This necessitates only minor tweaks to the builtins that accept more than one argument (excluding cond, which already deals with its own evaluation rules), eq and cons now need to manually evaluate their second arguments. Easy peasy!


Also, this

return makecell(LIST, (V){.list = &nil}, &nil);

business is turning into a bit of a pattern. We know that it means return false, or the empty list, basically, but it’s a little bit verbose and unclear. I’ll make a couple of little helper functions to replace these calls!

C *empty_list() {
    return makecell(LIST, (V){.list = &nil}, &nil);
}

C *truth() {
    return makecell(LABEL, (V){ "#t" }, &nil);
}

Now, in atom, eq, and now in apply, I can have a little more clarity into what I’m seeing being returned!

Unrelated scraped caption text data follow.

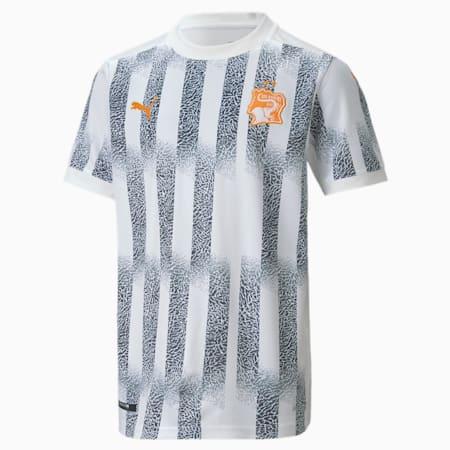 Ivory Coast Away Replica Youth Jersey, Puma White-Flame Orange, small-GBR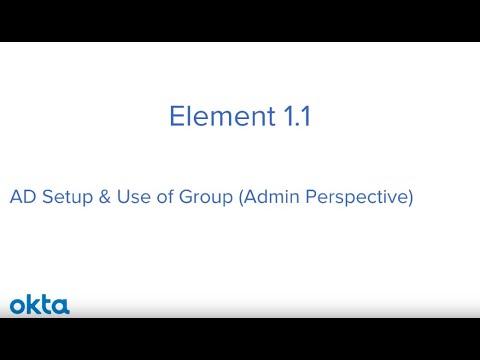 Okta Demo: Active Directory Integrations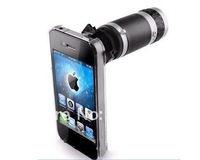 Free Shipping 10pcs/lot 6x Optical Zoom Lens Camera Telescope for iPhone 4 4G 4S Magnification Magnifier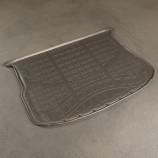 Резиновый коврик в багажник Land Rover Range Rover Evoque Unidec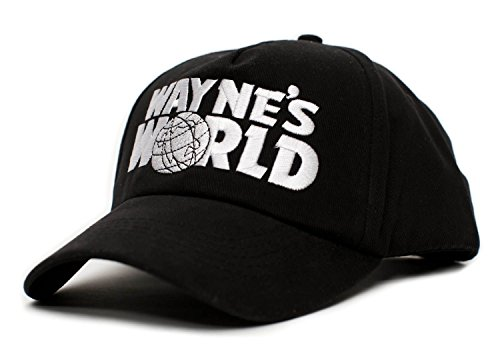 Waynes World Costume Hat (Wayne's World Movie Logo Embroidered Costume Hat)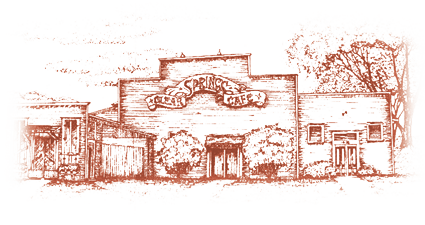 Diner drawing architectural. Home clear springs restaurant
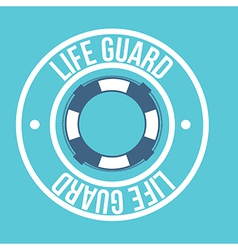 Life guard vector image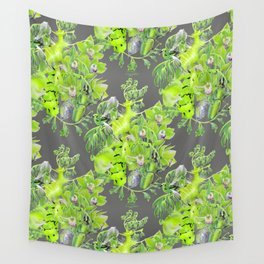 Chartreuse pattern Wall Tapestry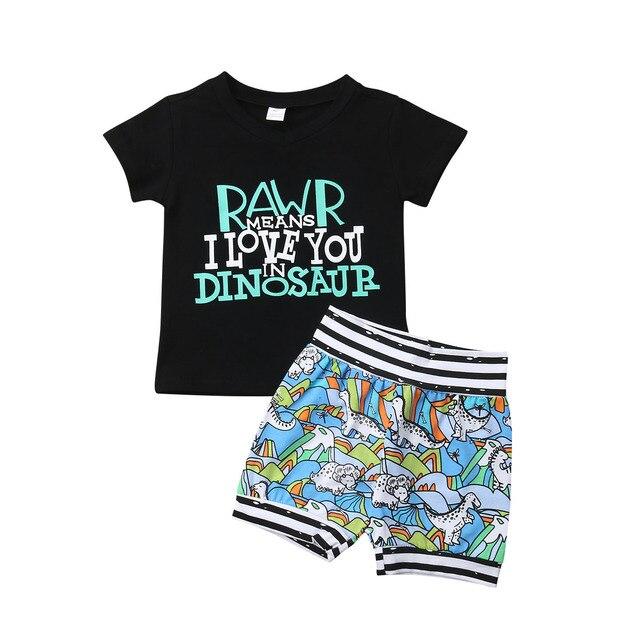 חדש Arrivels פעוט תינוק ילד קיץ בגדי דינוזאור טי T-חולצה + מכנסיים קצרים להגדיר 2019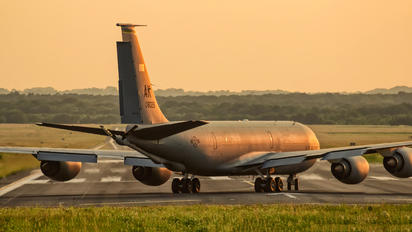 63-8028 - USA - Air Force Boeing KC-135R Stratotanker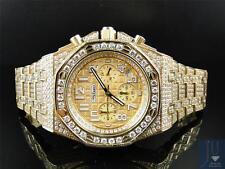 Men's Jojino by Joe Rodeo Simulated Diamond Watch Gold MJ-8029 - Limited Qty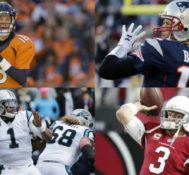 2015 NFL Picks: Championship Sunday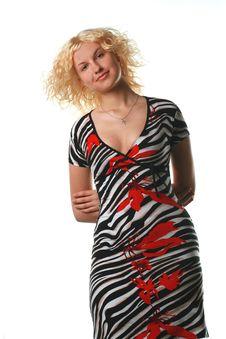 Free Woman Stock Photography - 2701382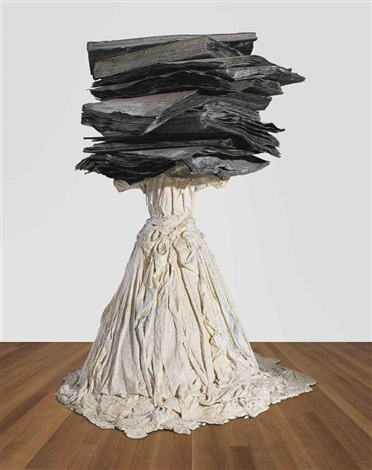 sulpicia by anselm kiefer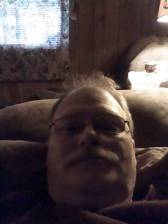 SugarDaddy profile timlove6933us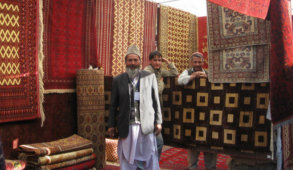Afghanistan news, India news, News on India and South Asia, India Afghanistan trade news, News around the world, Pakistan news, Chinese investment in Afghanistan news, India investment in Afghanistan news, South Asia economy news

This introduces one small bug I missed earlier- if the program attempts to free a truth cell, it will choke on the string "#t" in its val.label member, because it was passed in as a string literal and not as a malloc’d address. An ugly but simple tweak to the truth() function can fix this:

C *truth() {
    char *tru = malloc(sizeof(char) * 3);
    tru[0] = '#'; tru[1] = 't'; tru[2] = '\0';
    return makecell(LABEL, (V){ tru }, &nil);
}

Now, when that pointer is freed in free_cell, it will free the malloc’d address correctly!